==== DATA FOR REVIEW
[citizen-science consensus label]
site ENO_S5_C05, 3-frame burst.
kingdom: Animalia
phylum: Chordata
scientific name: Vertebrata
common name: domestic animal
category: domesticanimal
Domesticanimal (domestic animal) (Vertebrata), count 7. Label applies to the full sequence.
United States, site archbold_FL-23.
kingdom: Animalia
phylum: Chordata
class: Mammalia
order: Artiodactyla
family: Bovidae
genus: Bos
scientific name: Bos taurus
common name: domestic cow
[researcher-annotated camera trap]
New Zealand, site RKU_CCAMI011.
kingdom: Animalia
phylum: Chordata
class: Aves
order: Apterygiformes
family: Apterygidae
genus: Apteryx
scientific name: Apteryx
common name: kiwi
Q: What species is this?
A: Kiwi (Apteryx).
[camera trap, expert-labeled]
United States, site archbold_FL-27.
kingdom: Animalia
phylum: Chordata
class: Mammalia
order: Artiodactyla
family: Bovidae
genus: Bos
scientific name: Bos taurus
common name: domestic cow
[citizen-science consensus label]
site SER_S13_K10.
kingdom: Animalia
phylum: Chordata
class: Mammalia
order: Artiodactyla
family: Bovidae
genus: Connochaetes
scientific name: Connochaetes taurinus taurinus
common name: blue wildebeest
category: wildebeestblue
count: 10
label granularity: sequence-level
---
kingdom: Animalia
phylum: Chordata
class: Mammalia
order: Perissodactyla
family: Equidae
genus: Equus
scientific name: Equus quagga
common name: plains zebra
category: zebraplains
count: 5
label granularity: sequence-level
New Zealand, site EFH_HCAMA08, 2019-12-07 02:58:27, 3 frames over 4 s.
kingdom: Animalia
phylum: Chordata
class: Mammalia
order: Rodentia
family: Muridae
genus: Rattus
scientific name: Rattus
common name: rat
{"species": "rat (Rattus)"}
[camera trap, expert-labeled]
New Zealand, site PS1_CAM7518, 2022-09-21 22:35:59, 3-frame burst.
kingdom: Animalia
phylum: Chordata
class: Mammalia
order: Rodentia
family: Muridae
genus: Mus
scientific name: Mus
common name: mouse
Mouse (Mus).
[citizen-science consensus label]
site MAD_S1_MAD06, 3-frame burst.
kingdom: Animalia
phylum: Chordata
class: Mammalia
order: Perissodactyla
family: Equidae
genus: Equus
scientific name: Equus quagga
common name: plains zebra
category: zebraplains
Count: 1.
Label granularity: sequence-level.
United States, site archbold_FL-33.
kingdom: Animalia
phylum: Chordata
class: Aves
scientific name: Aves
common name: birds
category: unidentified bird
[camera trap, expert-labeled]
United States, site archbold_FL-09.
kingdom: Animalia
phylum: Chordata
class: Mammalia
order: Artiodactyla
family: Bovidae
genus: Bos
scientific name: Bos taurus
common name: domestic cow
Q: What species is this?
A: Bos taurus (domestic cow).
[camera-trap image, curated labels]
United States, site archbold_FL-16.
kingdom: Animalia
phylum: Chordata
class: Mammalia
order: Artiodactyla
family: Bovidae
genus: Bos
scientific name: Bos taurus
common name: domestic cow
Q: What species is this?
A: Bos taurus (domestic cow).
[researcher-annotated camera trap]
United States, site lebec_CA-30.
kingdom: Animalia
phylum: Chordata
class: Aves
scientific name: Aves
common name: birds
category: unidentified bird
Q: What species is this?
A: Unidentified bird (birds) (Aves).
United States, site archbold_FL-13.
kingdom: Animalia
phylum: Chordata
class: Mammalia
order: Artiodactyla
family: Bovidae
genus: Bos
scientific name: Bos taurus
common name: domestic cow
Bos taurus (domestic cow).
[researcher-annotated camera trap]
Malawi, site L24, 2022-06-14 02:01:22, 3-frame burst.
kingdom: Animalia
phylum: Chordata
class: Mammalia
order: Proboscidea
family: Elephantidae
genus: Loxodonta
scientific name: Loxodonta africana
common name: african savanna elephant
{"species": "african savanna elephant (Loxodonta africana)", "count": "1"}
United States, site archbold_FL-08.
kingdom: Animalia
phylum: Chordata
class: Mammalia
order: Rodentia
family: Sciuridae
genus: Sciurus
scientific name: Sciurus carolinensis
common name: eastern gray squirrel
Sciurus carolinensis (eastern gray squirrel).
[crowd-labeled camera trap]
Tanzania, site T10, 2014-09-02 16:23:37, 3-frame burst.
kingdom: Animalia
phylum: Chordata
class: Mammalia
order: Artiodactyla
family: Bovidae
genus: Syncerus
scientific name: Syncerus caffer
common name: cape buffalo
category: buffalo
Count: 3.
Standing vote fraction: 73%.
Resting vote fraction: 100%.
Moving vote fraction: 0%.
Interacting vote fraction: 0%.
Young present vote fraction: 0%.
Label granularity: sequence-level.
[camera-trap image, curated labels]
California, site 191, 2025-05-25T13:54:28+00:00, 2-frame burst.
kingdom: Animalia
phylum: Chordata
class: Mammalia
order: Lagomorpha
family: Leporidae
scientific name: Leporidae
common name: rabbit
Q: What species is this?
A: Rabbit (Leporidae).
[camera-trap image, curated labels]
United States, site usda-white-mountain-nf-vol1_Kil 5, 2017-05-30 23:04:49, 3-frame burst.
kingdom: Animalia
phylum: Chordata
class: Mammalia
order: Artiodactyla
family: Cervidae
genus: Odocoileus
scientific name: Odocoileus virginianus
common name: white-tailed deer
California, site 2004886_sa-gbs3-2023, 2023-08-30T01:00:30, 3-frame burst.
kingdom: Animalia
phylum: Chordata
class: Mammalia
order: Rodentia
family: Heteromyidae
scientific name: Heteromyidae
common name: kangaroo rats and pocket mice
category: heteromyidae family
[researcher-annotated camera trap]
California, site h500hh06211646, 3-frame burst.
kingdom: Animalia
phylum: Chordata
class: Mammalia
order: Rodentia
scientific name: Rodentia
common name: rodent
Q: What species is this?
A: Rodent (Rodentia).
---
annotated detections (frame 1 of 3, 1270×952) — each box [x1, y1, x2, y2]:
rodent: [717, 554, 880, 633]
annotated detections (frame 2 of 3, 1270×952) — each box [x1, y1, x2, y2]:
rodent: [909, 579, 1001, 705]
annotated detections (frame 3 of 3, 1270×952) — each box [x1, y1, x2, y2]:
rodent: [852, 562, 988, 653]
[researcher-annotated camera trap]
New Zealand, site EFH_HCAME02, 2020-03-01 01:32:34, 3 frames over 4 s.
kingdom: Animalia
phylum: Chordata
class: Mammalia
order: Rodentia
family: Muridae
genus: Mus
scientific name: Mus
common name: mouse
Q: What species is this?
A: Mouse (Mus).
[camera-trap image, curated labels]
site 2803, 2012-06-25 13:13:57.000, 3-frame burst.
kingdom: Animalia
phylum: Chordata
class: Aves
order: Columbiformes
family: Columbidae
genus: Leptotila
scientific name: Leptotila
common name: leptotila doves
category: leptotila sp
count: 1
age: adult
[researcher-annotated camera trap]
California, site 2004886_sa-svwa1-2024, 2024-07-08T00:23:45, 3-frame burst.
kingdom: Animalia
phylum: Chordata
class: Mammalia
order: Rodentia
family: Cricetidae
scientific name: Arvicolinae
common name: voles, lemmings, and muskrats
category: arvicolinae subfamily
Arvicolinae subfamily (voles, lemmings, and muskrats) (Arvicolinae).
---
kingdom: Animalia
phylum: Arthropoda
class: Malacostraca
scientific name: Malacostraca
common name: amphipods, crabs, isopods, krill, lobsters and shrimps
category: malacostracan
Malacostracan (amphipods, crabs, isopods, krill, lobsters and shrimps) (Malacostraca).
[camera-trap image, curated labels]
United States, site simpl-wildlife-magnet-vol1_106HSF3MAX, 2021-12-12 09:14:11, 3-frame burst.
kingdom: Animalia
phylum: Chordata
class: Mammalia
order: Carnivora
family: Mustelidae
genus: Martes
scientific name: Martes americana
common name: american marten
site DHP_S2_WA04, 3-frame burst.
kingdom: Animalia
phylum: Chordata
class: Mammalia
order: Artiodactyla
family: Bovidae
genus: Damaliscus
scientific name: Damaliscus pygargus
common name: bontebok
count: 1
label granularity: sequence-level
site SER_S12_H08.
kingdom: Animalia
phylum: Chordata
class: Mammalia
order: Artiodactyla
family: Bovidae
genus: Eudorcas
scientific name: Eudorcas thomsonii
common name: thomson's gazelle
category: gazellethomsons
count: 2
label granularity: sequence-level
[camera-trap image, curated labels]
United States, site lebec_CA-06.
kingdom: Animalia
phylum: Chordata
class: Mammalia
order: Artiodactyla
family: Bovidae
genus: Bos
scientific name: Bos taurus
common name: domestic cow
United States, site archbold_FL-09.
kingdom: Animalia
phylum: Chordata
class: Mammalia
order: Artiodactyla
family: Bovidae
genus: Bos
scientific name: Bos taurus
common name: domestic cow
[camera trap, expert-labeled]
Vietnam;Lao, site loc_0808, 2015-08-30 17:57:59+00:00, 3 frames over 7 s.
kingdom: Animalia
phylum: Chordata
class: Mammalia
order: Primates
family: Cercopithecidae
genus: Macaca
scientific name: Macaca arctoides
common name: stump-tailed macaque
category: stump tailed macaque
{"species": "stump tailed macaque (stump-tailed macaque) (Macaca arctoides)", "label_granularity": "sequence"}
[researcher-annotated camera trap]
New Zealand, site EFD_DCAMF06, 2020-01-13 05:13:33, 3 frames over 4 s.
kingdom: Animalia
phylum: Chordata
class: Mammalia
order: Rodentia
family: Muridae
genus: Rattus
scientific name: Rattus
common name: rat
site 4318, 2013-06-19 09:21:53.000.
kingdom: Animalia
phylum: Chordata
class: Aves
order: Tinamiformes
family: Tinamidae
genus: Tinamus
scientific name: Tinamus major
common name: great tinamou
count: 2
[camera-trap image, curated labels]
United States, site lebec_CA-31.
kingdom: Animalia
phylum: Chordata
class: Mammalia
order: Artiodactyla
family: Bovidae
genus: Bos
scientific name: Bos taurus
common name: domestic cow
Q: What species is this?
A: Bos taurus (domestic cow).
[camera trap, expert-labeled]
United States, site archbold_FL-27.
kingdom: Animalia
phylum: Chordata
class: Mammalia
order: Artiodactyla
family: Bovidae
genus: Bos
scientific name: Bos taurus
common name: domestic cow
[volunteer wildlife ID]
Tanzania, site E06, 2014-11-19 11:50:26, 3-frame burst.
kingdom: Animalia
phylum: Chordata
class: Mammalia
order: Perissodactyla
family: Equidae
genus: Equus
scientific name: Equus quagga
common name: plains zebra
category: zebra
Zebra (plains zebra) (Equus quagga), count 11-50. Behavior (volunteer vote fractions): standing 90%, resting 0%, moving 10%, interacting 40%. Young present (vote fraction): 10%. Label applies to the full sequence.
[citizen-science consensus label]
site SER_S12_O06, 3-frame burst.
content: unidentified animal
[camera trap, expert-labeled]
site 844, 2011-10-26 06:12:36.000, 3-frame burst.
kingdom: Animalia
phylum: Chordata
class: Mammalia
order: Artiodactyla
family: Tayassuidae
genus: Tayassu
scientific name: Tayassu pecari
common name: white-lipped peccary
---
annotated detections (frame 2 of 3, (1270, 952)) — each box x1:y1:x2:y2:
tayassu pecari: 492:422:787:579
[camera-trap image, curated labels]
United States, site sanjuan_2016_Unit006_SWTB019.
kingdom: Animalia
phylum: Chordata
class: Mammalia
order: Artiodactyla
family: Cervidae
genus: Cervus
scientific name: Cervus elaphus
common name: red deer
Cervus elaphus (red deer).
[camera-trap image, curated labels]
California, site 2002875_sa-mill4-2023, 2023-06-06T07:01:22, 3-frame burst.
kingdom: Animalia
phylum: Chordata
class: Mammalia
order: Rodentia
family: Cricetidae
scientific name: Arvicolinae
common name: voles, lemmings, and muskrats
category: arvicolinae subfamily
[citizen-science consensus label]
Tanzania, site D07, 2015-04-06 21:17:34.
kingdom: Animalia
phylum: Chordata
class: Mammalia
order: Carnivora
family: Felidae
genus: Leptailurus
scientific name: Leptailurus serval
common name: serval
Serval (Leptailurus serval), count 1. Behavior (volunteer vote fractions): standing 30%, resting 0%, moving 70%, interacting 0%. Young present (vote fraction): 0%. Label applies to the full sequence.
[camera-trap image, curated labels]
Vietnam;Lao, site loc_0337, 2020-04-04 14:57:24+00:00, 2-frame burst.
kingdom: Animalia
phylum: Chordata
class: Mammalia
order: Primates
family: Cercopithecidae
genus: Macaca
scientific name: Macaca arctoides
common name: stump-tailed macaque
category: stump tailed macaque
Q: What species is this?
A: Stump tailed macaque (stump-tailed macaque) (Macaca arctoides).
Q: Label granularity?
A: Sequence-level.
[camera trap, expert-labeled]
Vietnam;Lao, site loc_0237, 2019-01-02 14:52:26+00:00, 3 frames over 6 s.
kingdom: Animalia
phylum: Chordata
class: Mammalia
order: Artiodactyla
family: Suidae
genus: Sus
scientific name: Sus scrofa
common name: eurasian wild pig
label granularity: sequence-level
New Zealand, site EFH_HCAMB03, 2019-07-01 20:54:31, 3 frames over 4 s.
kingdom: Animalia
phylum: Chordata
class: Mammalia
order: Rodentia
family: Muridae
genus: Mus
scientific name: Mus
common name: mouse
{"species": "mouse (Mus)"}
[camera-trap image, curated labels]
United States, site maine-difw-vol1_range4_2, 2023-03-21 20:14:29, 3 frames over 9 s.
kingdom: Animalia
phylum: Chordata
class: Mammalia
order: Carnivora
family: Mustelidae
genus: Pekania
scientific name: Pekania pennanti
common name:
========
:: HOW TO COMPLETE THIS TASK ::
The word "Tanzania" may appear in several lines of the data; count those lines and give only the number.

:: THE ANSWER ::
3